Kommt das LSG bei seiner erneuten Behandlung der Sache zu dem Ergebnis, daß die Klägerin keinen Anspruch auf EU-Rente hat, wird es bei der Prüfung des mit dem Hilfsantrag geltend gemachten Anspruchs auf Gewährung von BU-Rente noch festzustellen haben, welches der „bisherige Beruf” der Klägerin und wie dessen Wertigkeit zu beurteilen ist. In Betracht kommen hierfür nach den bisherigen tatsächlichen Feststellungen des SG, auf die sich das LSG bezogen hat, nur die Tätigkeiten als Maschinenarbeiterin und als Eisenbahnwaggonreinigerin. Es ist nicht erkennbar, auf welche Tatsachen das SG die Einordnung (offenbar) dieser Tätigkeiten als „ungelernt” gestützt hat. Weder finden sich Ausführungen darüber, ob für diese Tätigkeiten oder eine von ihnen eine Einarbeitungszeit erforderlich war noch ob und wie zB die Tätigkeit als Waggonreinigerin tarifvertraglich eingestuft war (vgl dazu BSG SozR 3-2200 § 1246 Nrn 13, 14).

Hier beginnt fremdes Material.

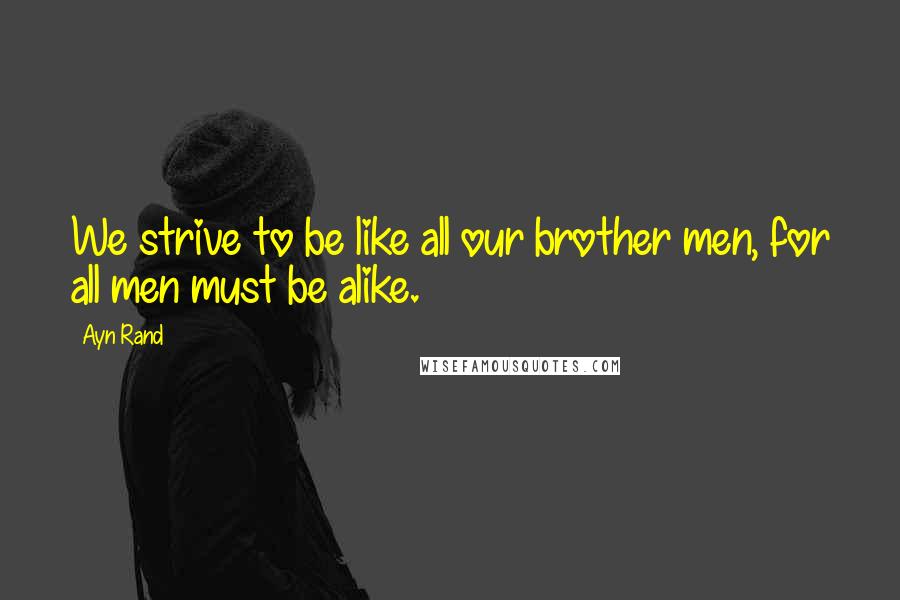 Ayn Rand Quotes: We strive to be like all our brother men, for all men must be alike.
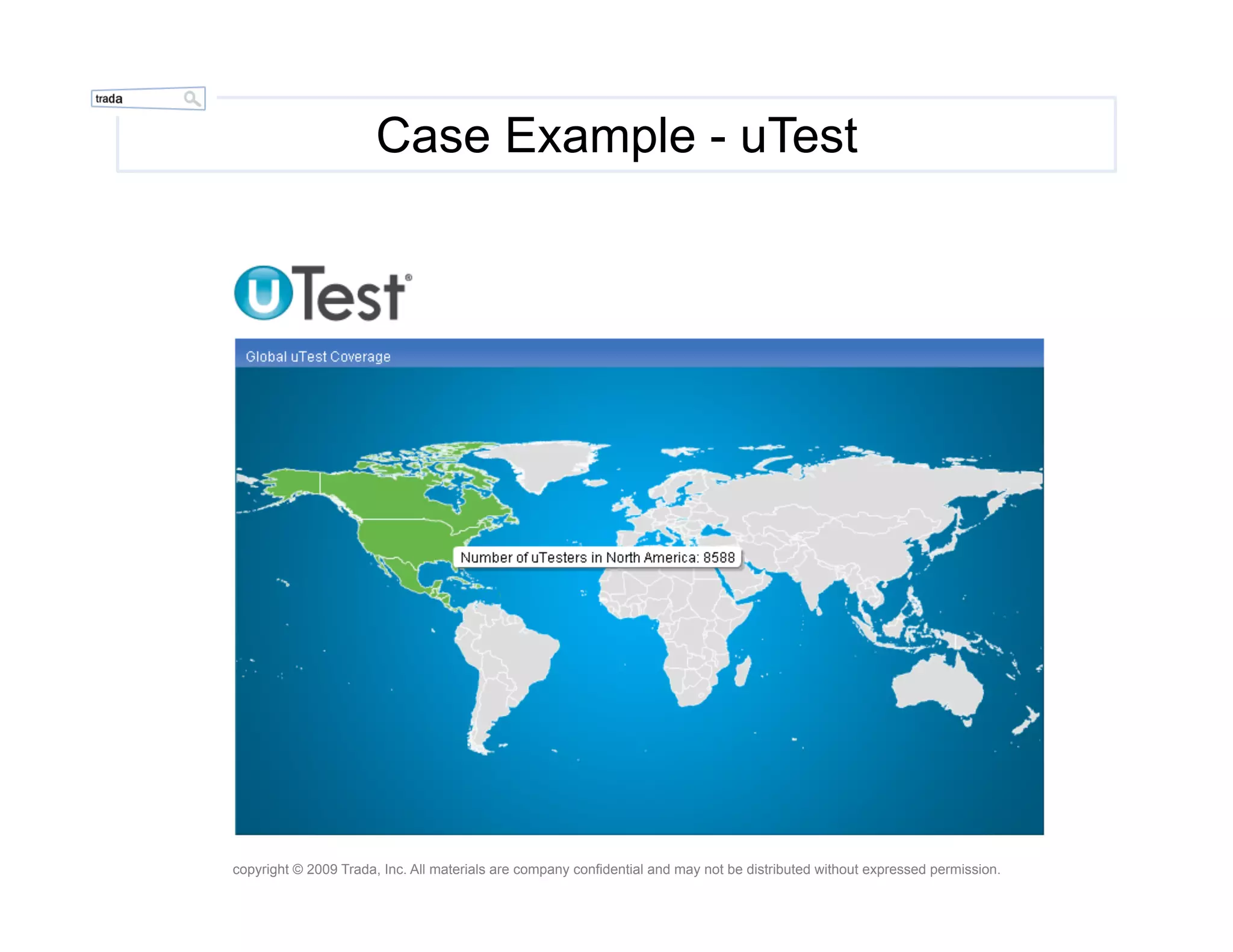 Case Example - uTest




copyright © 2009 Trada, Inc. All materials are company confidential and may not be distributed without expressed permission.
 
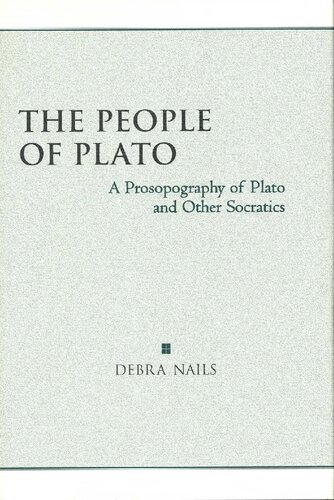 The People Of Plato A Prosopography Of Plato And Other Socratics Debra Nails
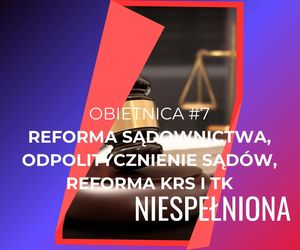 7. Reforma sądownictwa, odpolitycznienie sądów, reforma KRS i TK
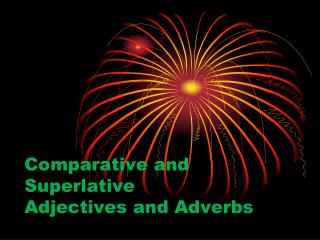 Comparative and Superlative Adjectives and Adverbs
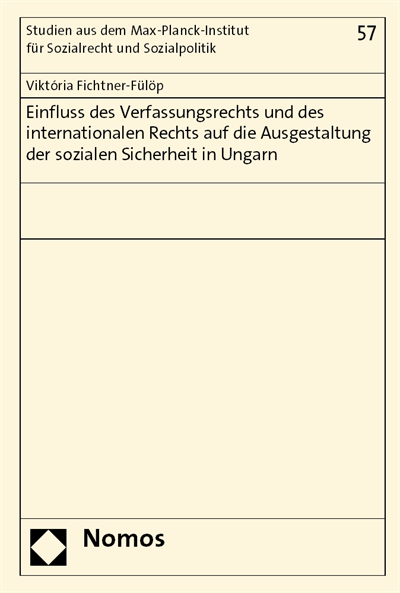 Cover of book: Einfluss des Verfassungsrechts und des internationalen Rechts auf die Ausgestaltung der sozialen Sicherheit in Ungarn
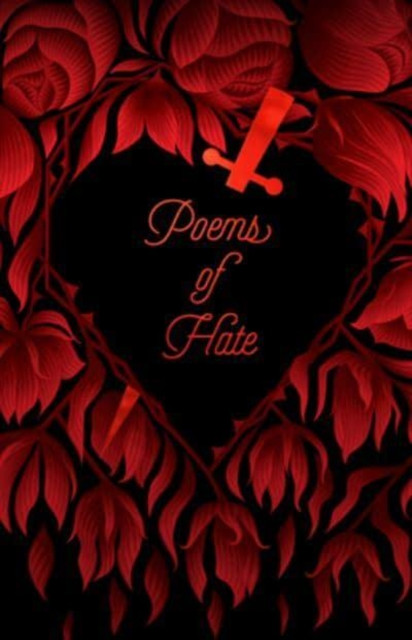 Poems of Hate by Various Authors (Paperback Book)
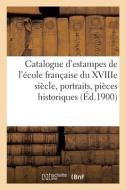Catalogue D'estampes De L'ecole Francaise Du XVIIIe Siecle, Portraits, Pieces Historiques di COLLECTIF edito da Hachette Livre - BNF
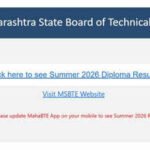 MSBTE Result Summer 2026 declared at msbte.org; here’s the direct link to check diploma scores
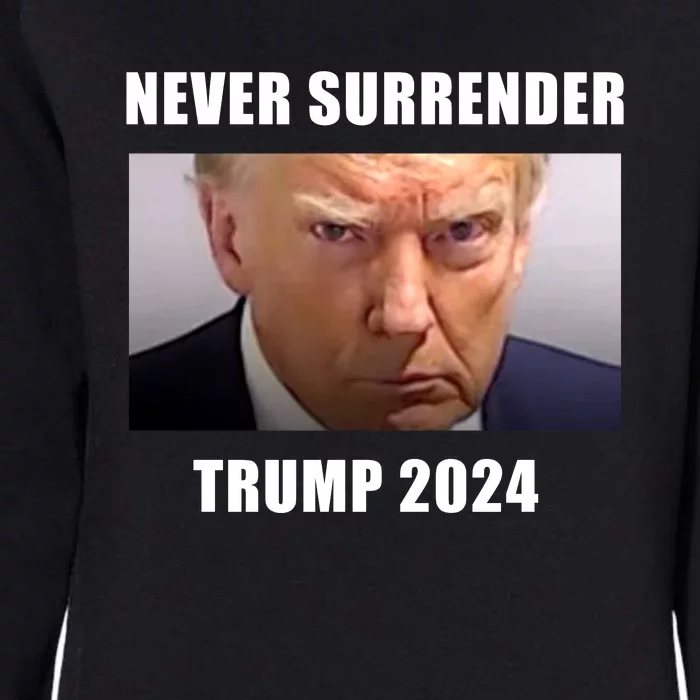 Never Surrender Donald Trump For President 2024 Mugshot Womens California Wash Sweatshirt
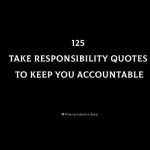 125 Take Responsibility Quotes To Keep You Accountable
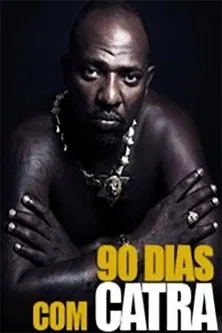 90 days with Catra poster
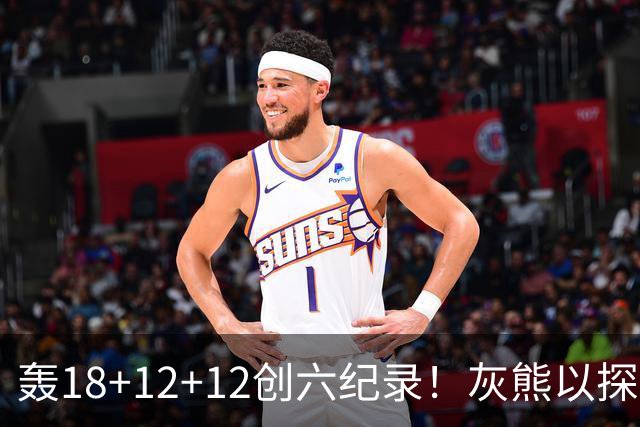 轰18+12+12创六纪录！灰熊以探花建队独具慧眼 美记：开启完美时代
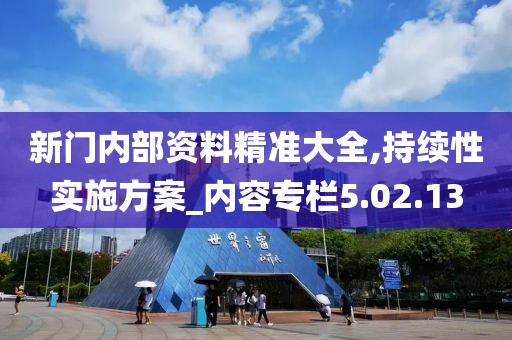 新门内部资料精准大全,持续性实施方案_内容专栏5.02.13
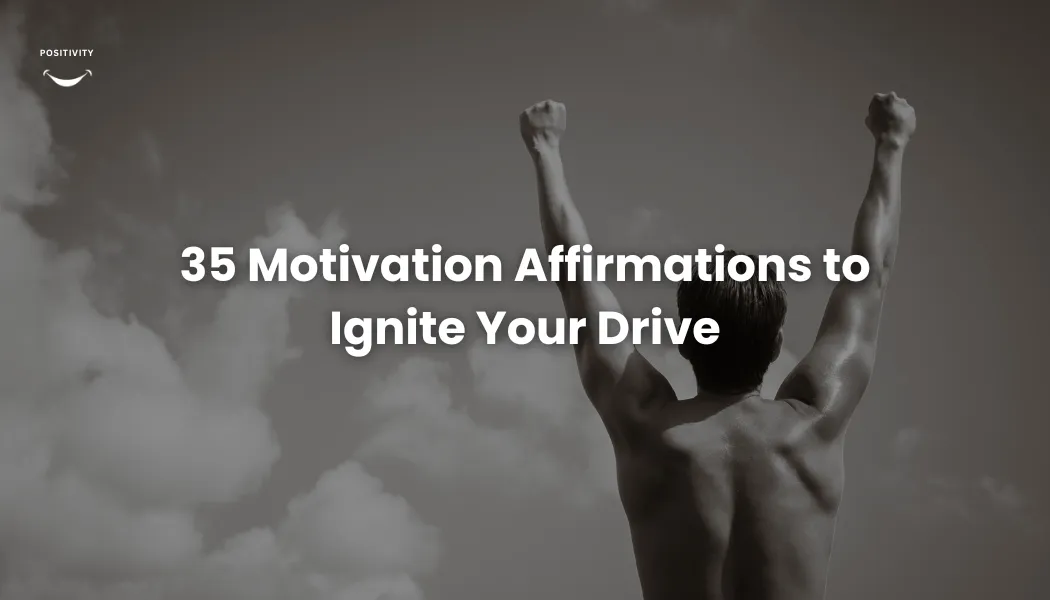 35 Motivation Affirmations to Ignite Your Drive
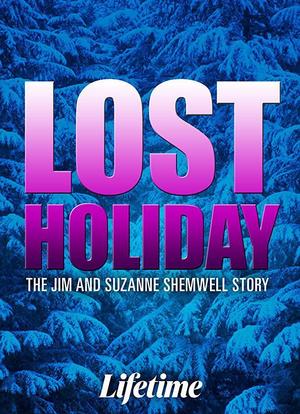 Lost Holiday: The Jim & Suzanne Shemwell Story海报封面图
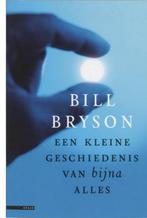 Een kleine geschiedenis van bijna alles - Bill Bryson, Europa, Maatschappij en Samenleving, Ophalen of Verzenden, Zo goed als nieuw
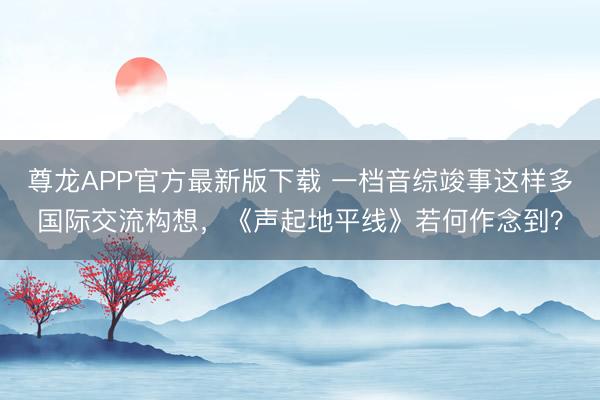 尊龙APP官方最新版下载 一档音综竣事这样多国际交流构想,《声起地平线》若何作念到?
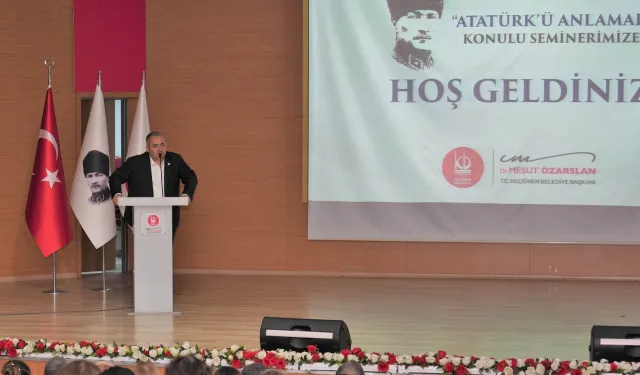 Ankara Keçiören'de 'Atatürk'ü Anlamak' semineri düzenlendi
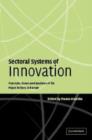 Sectoral Systems of Innovation : Concepts, Issues and Analyses of Six Major Sectors in Europe - Book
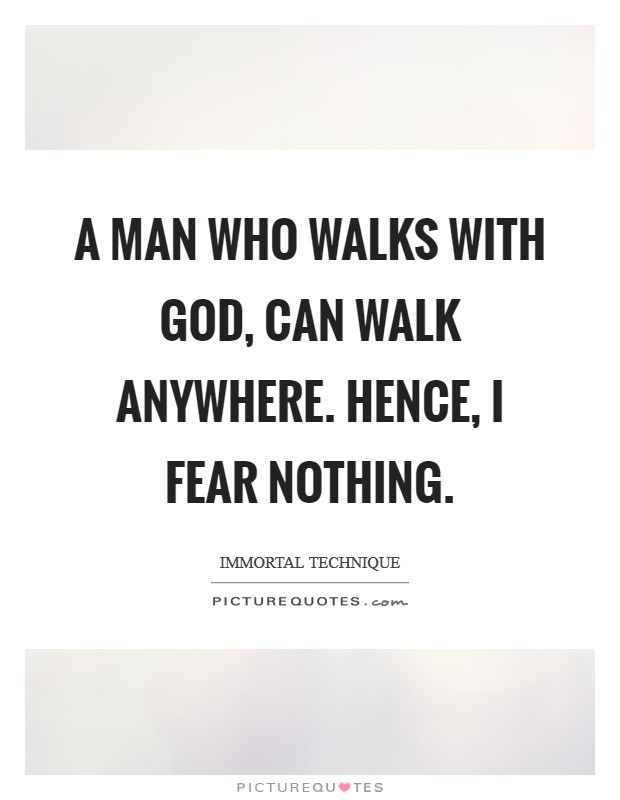 A man who walks with God, can walk anywhere. Hence, I fear nothing Picture Quote #1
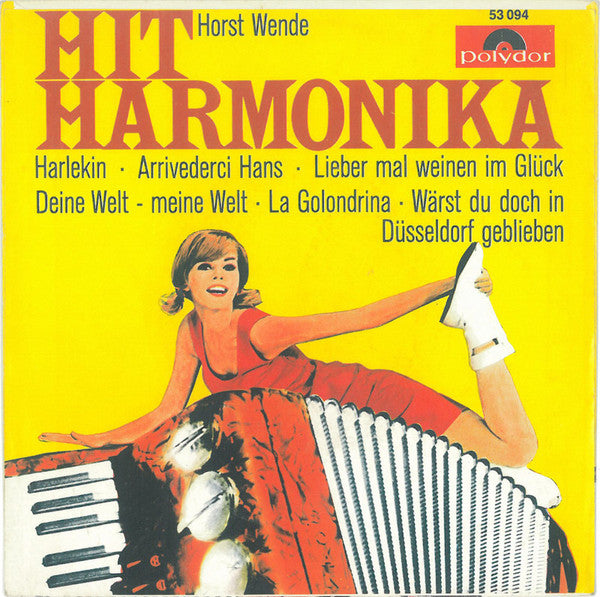Horst Wende : Hit Harmonika (7", Single, Mono)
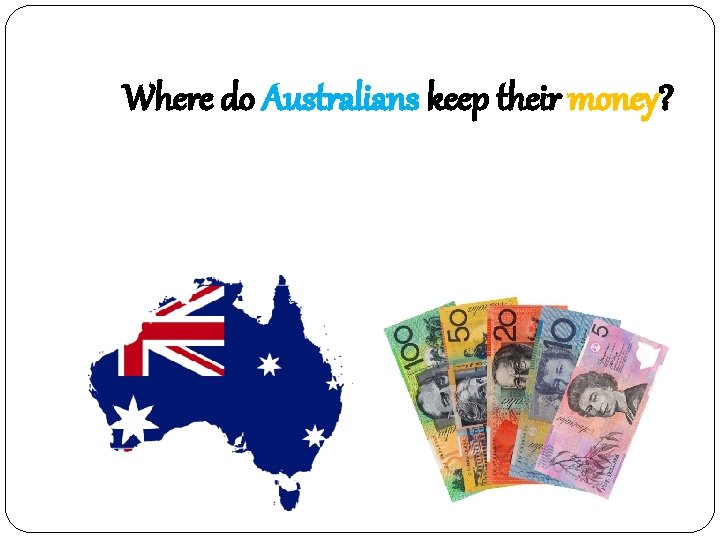 Where do Australians keep their money? 호주머니 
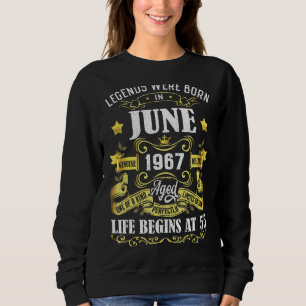 Legends Were Born In June 1967 55th Birthday Sweatshirt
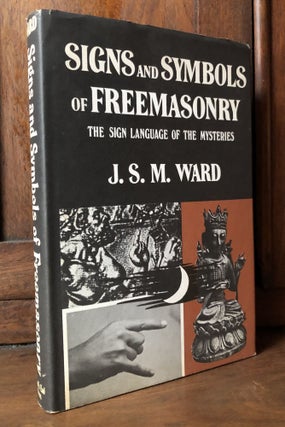 Item #H34949 Signs and Symbols of Freemasonry: The Sign Language of the Mysteries. J. S. M. Ward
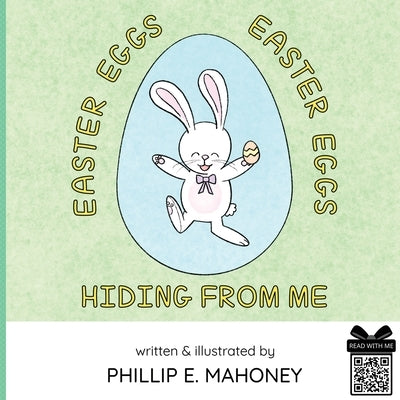 Easter Eggs, Easter Eggs, Hiding From Me by Mahoney, Phillip E.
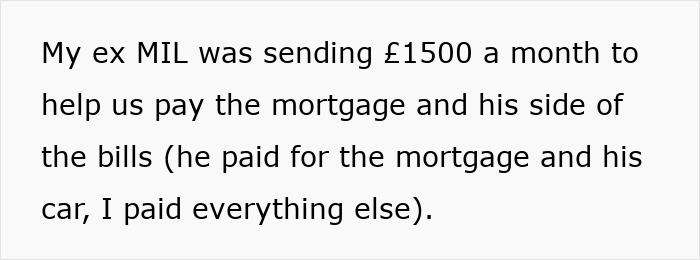 A woman's ex MIL sent £1500 monthly to help pay the mortgage and bills, until her jobless ex-husband ruined her life. A woman's ex MIL sent £1500 monthly to help pay the mortgage and bills, until her jobless ex-husband ruined her life.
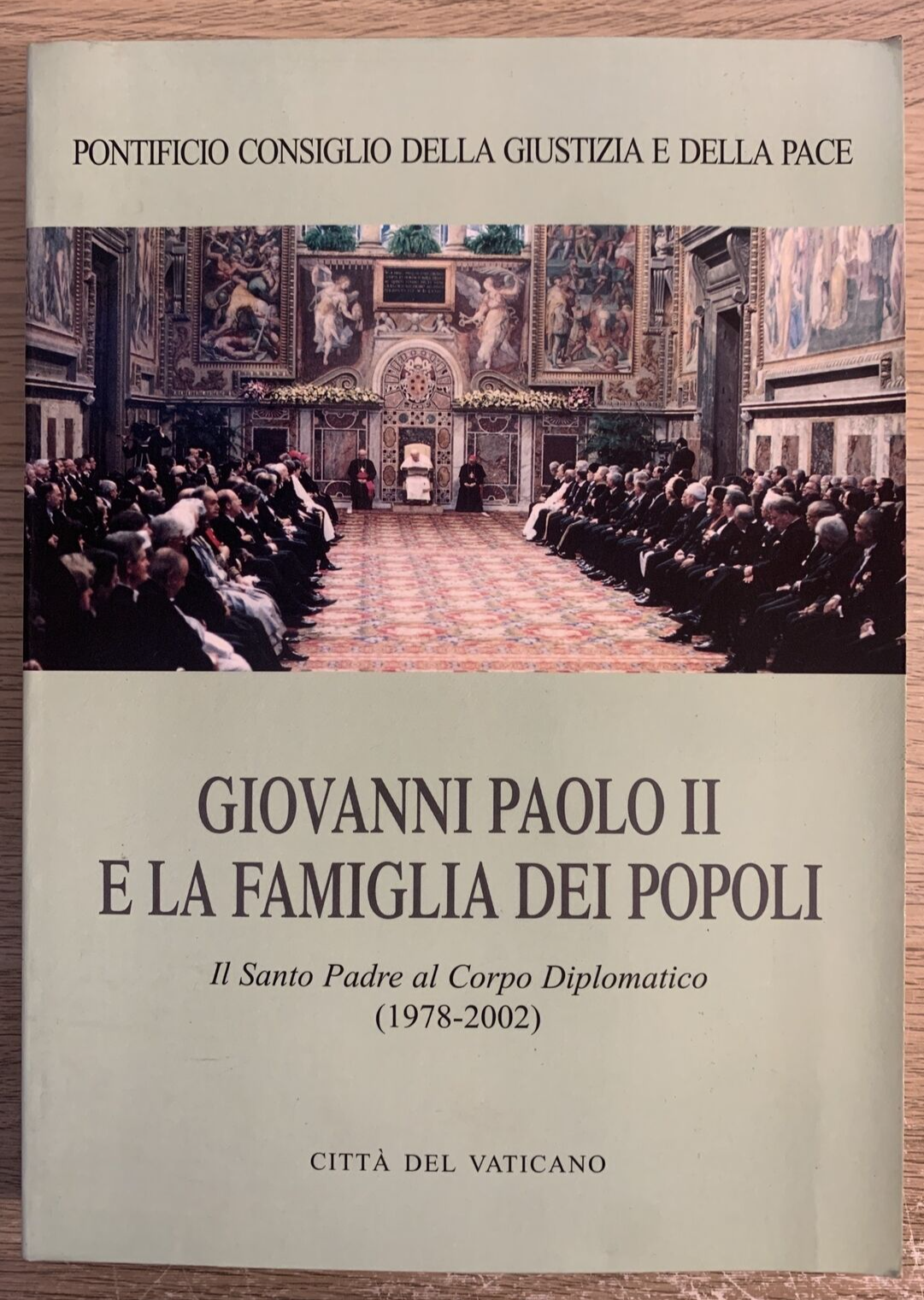 GIOVANNI PAOLO II E LA FAMIGLIA DEI POPOLI. Città del vaticano. Il santo padre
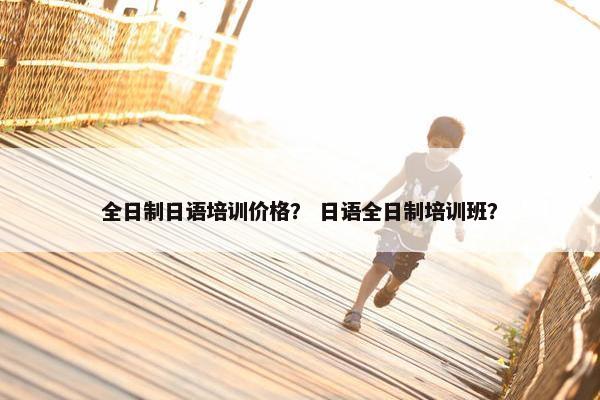 全日制日语培训价格？ 日语全日制培训班？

Die Beantwortung dieser Fragen kann nicht offenbleiben, weil mangels einer sicheren Einordnung des maßgeblichen bisherigen Berufs der Klägerin in das vom BSG zur Erleichterung der Prüfung der sozialen Zumutbarkeit anderer Tätigkeiten entwickelte Mehrstufenschema (vgl dazu BSG SozR 2200 § 1246 Nrn 138, 140) nicht beurteilt werden kann, ob der Klägerin überhaupt eine konkrete Verweisungstätigkeit zu benennen ist und welcher Gruppe des Mehrstufenschemas eine solche ggf zugehören muß. Ist die Klägerin nämlich zumindest dem oberen Bereich der Gruppe des Mehrstufenschemas mit dem Leitbild der angelernten Arbeiterin zuzuordnen, muß ihr eine Tätigkeit, an die bestimmte Anforderungen zu stellen sind, konkret bezeichnet werden (vgl BSG SozR 3-2200 § 1246 Nr 45 mwN).
Das LSG wird in seinem abschließenden Urteil auch über die Kosten des Revisionsverfahrens zu entscheiden haben.